A team of researchers from York and elswhere used a technique pioneered in York known as ZooMS, or Zooarchaeology by Mass Spectrometry, to identify which animals the parchment used for legal documents came from.

Co-author of the new study Prof Jonathan Finch of the Department of Archaeology said: “What our research reveals is that there was a sophisticated understanding of the properties of different products and that these could be exploited.

"In the case of sheepskin parchment, its properties were used to prevent fraud by the surreptitious alteration of important legal documents. The structure of the skin clearly showed up any attempt to erase or alter the original text."

York Press:

Prof Jonathan Finch

Sheep deposit fat in between the various layers of their skin. During parchment manufacture, the skin is submerged in lime, which draws out the fat leaving voids between the layers.
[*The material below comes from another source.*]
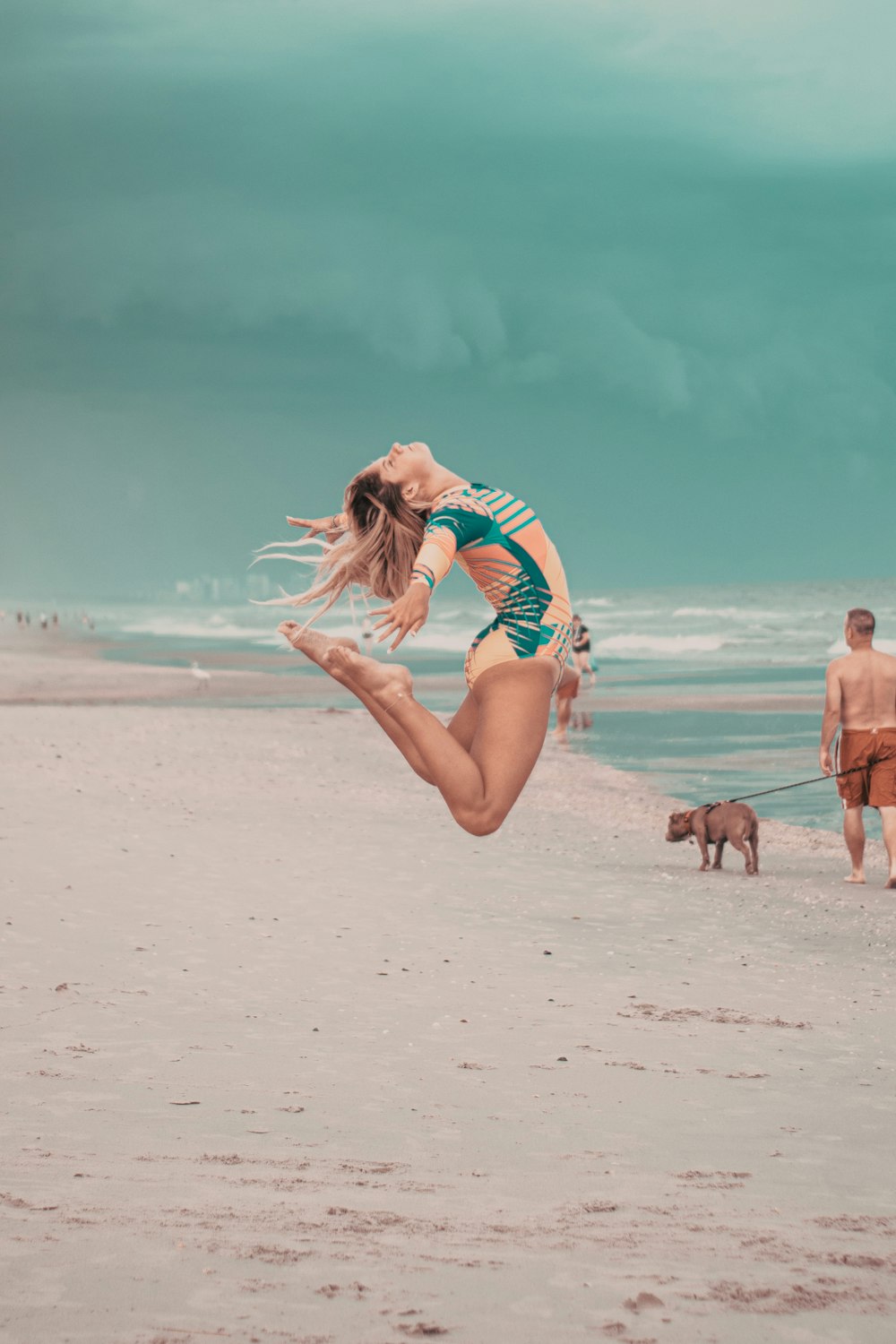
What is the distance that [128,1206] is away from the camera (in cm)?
502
Attempts to scrape off the ink would result in these layers detaching - known as delamination - leaving a visible blemish highlighting any attempts to change any details.
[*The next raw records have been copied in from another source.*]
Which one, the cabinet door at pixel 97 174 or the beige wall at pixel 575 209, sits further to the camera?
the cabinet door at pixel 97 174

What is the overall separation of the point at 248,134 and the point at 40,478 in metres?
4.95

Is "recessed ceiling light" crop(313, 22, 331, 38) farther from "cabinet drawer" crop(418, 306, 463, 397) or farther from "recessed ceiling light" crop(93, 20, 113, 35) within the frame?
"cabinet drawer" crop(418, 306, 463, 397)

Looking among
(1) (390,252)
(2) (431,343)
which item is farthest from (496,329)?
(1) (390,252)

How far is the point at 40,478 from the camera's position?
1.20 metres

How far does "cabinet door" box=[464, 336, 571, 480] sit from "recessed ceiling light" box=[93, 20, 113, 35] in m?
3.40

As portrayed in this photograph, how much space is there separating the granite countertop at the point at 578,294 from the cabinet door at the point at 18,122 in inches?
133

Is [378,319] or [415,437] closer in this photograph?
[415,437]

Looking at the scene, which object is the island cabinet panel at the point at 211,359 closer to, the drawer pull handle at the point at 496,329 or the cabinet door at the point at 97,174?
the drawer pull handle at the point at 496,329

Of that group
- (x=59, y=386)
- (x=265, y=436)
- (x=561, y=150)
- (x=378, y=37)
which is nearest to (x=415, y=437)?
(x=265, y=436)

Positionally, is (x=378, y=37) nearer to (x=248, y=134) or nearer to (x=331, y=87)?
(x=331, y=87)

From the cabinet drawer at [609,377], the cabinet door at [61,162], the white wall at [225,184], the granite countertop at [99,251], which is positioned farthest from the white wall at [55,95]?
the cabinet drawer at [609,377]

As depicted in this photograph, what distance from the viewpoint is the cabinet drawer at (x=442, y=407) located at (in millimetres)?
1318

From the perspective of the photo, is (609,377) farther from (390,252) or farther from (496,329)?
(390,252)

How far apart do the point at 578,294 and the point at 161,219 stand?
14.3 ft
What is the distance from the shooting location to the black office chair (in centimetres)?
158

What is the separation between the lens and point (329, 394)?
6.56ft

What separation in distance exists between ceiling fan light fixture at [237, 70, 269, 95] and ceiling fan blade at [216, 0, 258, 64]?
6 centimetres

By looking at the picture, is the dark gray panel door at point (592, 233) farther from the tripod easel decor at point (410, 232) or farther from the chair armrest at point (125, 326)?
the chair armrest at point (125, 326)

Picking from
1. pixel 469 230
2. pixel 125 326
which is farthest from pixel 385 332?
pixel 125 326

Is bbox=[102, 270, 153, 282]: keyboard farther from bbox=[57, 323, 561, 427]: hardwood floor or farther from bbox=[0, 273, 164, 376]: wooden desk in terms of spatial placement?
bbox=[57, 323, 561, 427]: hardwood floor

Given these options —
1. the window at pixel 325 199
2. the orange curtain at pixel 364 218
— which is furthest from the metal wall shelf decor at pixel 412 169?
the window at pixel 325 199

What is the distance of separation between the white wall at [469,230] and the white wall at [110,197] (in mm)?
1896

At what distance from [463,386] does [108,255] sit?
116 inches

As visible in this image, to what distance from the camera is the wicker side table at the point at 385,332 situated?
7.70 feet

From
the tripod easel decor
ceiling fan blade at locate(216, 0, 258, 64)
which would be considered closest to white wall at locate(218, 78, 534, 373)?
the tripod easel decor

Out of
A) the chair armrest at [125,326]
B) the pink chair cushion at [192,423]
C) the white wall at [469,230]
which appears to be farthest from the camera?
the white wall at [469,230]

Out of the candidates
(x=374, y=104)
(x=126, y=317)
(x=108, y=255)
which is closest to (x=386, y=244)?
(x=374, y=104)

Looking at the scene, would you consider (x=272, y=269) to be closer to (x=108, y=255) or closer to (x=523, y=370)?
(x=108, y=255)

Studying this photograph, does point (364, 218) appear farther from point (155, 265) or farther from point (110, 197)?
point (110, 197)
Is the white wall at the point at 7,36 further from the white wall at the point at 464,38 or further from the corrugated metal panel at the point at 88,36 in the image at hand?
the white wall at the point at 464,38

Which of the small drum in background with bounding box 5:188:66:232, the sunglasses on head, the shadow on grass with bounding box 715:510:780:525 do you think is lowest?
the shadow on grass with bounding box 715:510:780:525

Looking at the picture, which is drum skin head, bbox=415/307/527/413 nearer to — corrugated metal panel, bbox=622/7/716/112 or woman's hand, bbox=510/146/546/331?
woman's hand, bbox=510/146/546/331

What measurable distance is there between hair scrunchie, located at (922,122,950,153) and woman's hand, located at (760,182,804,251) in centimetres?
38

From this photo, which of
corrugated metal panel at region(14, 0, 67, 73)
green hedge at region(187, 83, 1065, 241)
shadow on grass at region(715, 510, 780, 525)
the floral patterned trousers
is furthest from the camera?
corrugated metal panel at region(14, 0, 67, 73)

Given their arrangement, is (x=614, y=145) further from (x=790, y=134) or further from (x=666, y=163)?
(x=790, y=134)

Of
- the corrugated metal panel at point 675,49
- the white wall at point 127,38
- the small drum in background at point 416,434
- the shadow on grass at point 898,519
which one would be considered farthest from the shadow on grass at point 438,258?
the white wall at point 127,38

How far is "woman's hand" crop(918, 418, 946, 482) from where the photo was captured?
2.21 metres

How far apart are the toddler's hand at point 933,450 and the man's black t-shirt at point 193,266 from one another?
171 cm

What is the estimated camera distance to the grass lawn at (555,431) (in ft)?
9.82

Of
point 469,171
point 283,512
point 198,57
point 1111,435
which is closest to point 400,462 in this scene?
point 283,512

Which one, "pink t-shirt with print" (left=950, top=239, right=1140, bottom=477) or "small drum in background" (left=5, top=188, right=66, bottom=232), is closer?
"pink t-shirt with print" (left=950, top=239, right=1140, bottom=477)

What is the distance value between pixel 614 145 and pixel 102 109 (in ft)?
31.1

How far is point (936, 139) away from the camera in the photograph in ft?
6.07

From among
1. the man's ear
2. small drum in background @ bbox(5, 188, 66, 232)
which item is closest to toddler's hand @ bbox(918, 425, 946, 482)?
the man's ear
Surviving historical texts also record the use of sheepskin as an anti-fraud device.

The 12th century text Dialogus de Scaccario - written by Richard FitzNeal, Lord Treasurer during the reigns of Henry II and Richard I - instructs the use of sheepskin for royal accounts as “they do not easily yield to erasure without the blemish being apparent”.

In the 17th century when paper was common, Chief Justice Sir Edward Coke wrote of the necessity that legal documents were written on parchment “for the writing upon these is least liable to alterations or corruption.”

The new findings are reported in a paper, 'Scratching the Surface: the use of sheepskin parchment to deter textual erasure in early modern legal deeds', published in the journal Heritage Science.

Dr Sean Doherty, an archaeologist from the University of Exeter who led the study, said: “Lawyers were very concerned with authenticity and security, as we see through the use of skins.”

Because they are so durable, millions of old legal documents survive in British archives and private collections, but they are often neglected because of their supposed lack of historic value.

Many were discarded, burnt, or even repurposed into lamp shades during the 20th century after the Land Registry Act of 1925 meant they didn’t need to be kept by owners or lawyers.

Until now so little was known about these documents, many were incorrectly catalogued as calfskin vellum, when they were actually made of sheepskin parchment.